Please copy out word for word every line of the listing below, from the line containing "Concerning bird @" through the end of the listing.

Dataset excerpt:
┄┄┄┄┄┄

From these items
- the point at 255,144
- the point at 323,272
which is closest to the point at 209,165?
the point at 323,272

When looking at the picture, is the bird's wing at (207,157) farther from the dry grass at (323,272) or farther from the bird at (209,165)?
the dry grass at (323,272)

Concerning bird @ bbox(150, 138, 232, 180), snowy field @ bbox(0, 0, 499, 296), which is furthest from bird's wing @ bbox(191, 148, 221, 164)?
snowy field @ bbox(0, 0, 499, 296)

┄┄┄┄┄┄

■ **Response**
Concerning bird @ bbox(150, 138, 232, 180), snowy field @ bbox(0, 0, 499, 296), which is furthest from bird's wing @ bbox(191, 148, 221, 164)?
snowy field @ bbox(0, 0, 499, 296)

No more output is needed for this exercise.